混乱の最中そんな事を思った。気が付いたら外部の音が何も聞こえず、勿論類の声も全く聞こえなくなってしまった。類が何かを俺に話しかけているのだが、一体何を言っているのかも分からないし、ただ口をパクパクしているだけのようにも見えた。流石に宜しくない状態すぎて、恐怖心はあるものの力の入らない身体で無理やり力を込めて起き上がって、スマホを取り出して類に伝えないとと思った。メモ帳を開きフリックして、音が聞こえないことを伝えたら、類が絶望的な表情をして俺の肩を掴んで必死に言葉を紡いでいる。だけど聞こえないから首を横に振ったら、肩の手が一層強くなり俯いてしまった。

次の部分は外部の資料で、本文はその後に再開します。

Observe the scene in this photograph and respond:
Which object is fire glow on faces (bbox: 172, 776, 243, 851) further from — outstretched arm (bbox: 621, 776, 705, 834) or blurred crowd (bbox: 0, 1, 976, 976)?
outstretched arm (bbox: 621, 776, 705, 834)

…実はこの聞こえなくなるという症状、2回目だ。かなり昔に同じ症状になったことがある。だから比較的楽観視はできていて。一生一切聞こえなくというような類いのものではなく、あくまで一過性のものである。…精神的なショックにより、聴覚が機能しなくなっている、のだそうだ。情報を遮断しようとして、防御反応の一種で聞こえなくなるという、そういったものがあるのだそうだ。
こうなってしまった以上は筆談しかコミュニケーションを取る術がないので、それを含めて類に伝えなくてはならない。
肩を掴まれたままで引き続きメモ帳に文字をフリックした。
『この聞こえなくなる症状って実は2回目で。
昔同じような事になったことがある。
精神的なショックにより一時的に全く聞こえなくなっちゃう症状らしい。
多分すぐ聞こえるようになると思うから
安心して。
心配かけてごめん。』
そう打って類の肩をポンポン、と叩いて、泣きそうな顔の類に読ませた。それを見た類が難しい顔をしながらLIMEを開いて俺にメッセージを飛ばしてきた。
類
『瑞貴』
『全然聞こえてないって』
『ちゃんと治る?それ…』
俺
『治るよ』
『前の時は2、3日で元に戻った。』
『だから安心していい。』
『ただでも』
『音が本当に一切聞こえないから』
『もし何かあったら咄嗟に反応できないと思う』
『だから類』
『頼んだよ。』
類
『わかった。心配だけど、早く復帰できるように俺も何とか色々調べてみる』
『…耳が聞こえないって瑞貴が考えるよりもずっと危険で』
『咄嗟に反応できないのもそうだけど』
『歩行バランスすらも取れなくなったりする』
『だから瑞貴は耳が治るまでは仕事休みな。』
……仕方ないか。流石に音を扱う仕事をしていて耳が聞こえませんとなれば休むしかない。なのでスマホをパサッとベッドに投げ置いた。これもHALが原因で起きたショック反応のひとつだとして、類はこれを絶対に許さない。その証拠に物凄く怖い形相でスマホに向かいLIMEで誰かと連絡を取っている。だけど思い知った。あれから2年が経過した今も、俺はHALのこととなると恐ろしくて竦みあがって身動きが取れなくなるのだということを。今は類が目の前にいるから動けるし息もできる。ただ、それが情けなくて。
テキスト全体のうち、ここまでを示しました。